Une analyse rigoureuse et structurée de la construction européenne.
Si la construction de l’Europe pouvait être une bonne chose pour chaque individu ( paix et souveraineté ), les priorités économiques ne respectent pas le projet. C'est simple, l'Economie de Marché n'a qu'un seul maître l'intérêt au profit des prêteurs d'argent. En conséquence, notre " Plus jamais cela en parlant de conflit " n'est qu'une pauvre utopie impensable.
Pourquoi utopie ?
Les raisons sont évidentes : les formidables progrès technologiques évinçant l'homme du travail produisent des millions de chômeurs; qui plus est, afin de diminuer encore les prix et augmenter le profit, les industriels - ils ne font certes qu'appliquer les règles libérales - attirent un main-d'oeuvre issue de pays européens ou tiers, économiquement et socialement moins avancés. Les salaires diminuent notablement. Non seulement les offres d'emploie se raréfient mais circonstance aggravante, les techniciens et ouvriers indigènes s'indignent de tels procédés. Les sources de conflits seront innombrables et non résolvables. Les litiges prud'homaux entre sociétés françaises et étrangères sont déjà légion.
Préambule
On ne construit jamais une bâtisse sans des fondations adaptées à la hauteur de l’édifice, surtout lorsqu’on est dans une zone de séisme. On ne peut bâtir l’Europe que dans la mesure où responsables et citoyens sont conscients que chaque individu des états concernés produit peu ou prou les richesses à répartir équitablement.
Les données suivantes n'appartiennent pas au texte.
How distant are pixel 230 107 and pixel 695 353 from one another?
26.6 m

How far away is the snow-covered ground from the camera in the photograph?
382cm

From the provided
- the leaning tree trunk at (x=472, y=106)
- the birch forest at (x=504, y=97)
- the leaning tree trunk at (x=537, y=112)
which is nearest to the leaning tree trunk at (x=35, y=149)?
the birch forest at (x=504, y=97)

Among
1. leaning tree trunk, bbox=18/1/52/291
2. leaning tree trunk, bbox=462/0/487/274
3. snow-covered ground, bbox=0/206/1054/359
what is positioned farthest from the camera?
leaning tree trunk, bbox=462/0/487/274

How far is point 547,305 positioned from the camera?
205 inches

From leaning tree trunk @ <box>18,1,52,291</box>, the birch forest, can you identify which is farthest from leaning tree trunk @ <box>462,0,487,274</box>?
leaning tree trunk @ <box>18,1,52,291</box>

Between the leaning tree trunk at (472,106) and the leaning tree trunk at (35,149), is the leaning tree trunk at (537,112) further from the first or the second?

Pour ce faire, l’Etat et lui seul à le pouvoir et le devoir de créer la contrepartie de cette production : la monnaie. Il est donc arbitraire et illégal que les banquiers s’approprient ce droit régalien. La raison en est simple : l’Etat, le citoyen empruntent. Tous les Français et Européens en payent les intérêts ; le pays s ‘appauvrit. Inexorablement ils deviennent esclaves de prestidigitateurs qui un jour ou l’autre, pour d’évidentes raisons, vendront – dans le cas qui nous intéresse – la France à l’étranger......si ce n’est déjà fait.
1 - La technocratie européenne peut-elle servir le citoyen européen ?
Il semble, aux dires du Dr Raoul Marc Jennar, chercheur à Oxfam-Solidarité (Belgique) que la Commission européenne, composée de fonctionnaires représentant les Etats membres, soit l’instrument le moins responsable politiquement et l’outil le plus puissant au service d’un modèle, l’individualisme, et d’une catégorie, les intérêts privés.
Juridiquement la Commission européenne n’est pas le gouvernement de l’Union. Pourtant de compromis en compromis, les gouvernements nationaux se sont déchargés sur cette institution fort peu contrôlée, de missions qui engagent de manière décisive la vie des peuples d’Europe. L’exemple le plus flagrant fut l’autorisation donnée à Novartis de commercialiser du maïs génétiquement modifié en dépit de l’hostilité d’une majorité d’Etats membres. Ce qui est bon pour les dividendes d’une entreprise privée est, du point de vue de la Commission Européenne bon pour la santé des consommateurs européens.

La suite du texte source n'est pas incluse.